**Stated exercise**.
Return only the line that contains "As we observe" and each line after it, through the last line of the data below, copied exactly.

**Provided information**.
---
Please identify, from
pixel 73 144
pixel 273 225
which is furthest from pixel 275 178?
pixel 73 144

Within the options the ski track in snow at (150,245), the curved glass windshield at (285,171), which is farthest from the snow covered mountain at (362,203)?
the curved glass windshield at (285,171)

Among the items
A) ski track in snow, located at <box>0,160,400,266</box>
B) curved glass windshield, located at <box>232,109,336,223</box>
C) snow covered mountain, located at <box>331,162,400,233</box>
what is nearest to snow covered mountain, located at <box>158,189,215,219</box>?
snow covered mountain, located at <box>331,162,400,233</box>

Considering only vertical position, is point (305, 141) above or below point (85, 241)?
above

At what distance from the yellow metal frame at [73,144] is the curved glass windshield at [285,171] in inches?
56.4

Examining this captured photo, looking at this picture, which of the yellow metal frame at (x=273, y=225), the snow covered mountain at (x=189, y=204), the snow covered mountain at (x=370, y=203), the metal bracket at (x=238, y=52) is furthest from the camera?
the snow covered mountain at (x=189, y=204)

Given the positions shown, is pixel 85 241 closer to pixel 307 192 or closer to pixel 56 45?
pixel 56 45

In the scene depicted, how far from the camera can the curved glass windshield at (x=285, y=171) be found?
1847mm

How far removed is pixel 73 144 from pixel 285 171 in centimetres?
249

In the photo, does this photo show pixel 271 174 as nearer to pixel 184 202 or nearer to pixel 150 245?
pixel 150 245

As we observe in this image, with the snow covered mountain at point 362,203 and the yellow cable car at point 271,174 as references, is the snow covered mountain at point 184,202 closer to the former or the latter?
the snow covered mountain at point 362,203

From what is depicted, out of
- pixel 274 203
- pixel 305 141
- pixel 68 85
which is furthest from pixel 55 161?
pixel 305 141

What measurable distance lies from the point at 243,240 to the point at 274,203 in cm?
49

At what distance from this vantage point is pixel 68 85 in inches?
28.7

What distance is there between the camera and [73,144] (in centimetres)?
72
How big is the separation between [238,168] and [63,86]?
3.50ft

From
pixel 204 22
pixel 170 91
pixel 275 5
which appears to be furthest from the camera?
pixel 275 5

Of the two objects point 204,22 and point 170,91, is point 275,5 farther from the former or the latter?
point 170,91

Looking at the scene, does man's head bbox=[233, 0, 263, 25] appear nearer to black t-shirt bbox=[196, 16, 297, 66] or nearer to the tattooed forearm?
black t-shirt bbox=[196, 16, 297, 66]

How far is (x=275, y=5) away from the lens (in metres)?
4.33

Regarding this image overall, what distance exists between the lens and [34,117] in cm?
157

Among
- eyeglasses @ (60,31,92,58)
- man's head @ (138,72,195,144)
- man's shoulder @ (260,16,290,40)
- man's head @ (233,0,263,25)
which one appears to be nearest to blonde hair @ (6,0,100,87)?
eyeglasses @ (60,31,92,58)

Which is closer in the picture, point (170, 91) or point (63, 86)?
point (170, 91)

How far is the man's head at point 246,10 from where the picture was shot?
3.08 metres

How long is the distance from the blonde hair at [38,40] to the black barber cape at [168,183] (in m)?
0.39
---
**Output**.
As we observe in this image, with the snow covered mountain at point 362,203 and the yellow cable car at point 271,174 as references, is the snow covered mountain at point 184,202 closer to the former or the latter?
the snow covered mountain at point 362,203

From what is depicted, out of
- pixel 274 203
- pixel 305 141
- pixel 68 85
which is furthest from pixel 55 161?
pixel 305 141

What measurable distance lies from the point at 243,240 to the point at 274,203 in cm?
49

At what distance from this vantage point is pixel 68 85 in inches?
28.7

What distance is there between the camera and [73,144] (in centimetres)?
72
How big is the separation between [238,168] and [63,86]?
3.50ft

From
pixel 204 22
pixel 170 91
pixel 275 5
which appears to be furthest from the camera?
pixel 275 5

Of the two objects point 204,22 and point 170,91, is point 275,5 farther from the former or the latter?
point 170,91

Looking at the scene, does man's head bbox=[233, 0, 263, 25] appear nearer to black t-shirt bbox=[196, 16, 297, 66] or nearer to the tattooed forearm?
black t-shirt bbox=[196, 16, 297, 66]

How far is (x=275, y=5) away from the lens (in metres)?
4.33

Regarding this image overall, what distance exists between the lens and [34,117] in cm?
157

Among
- eyeglasses @ (60,31,92,58)
- man's head @ (138,72,195,144)
- man's shoulder @ (260,16,290,40)
- man's head @ (233,0,263,25)
which one appears to be nearest to blonde hair @ (6,0,100,87)?
eyeglasses @ (60,31,92,58)

Which is closer in the picture, point (170, 91) or point (63, 86)?
point (170, 91)

How far is the man's head at point 246,10 from where the picture was shot?
3.08 metres

How long is the distance from the blonde hair at [38,40] to the black barber cape at [168,183] (in m)?
0.39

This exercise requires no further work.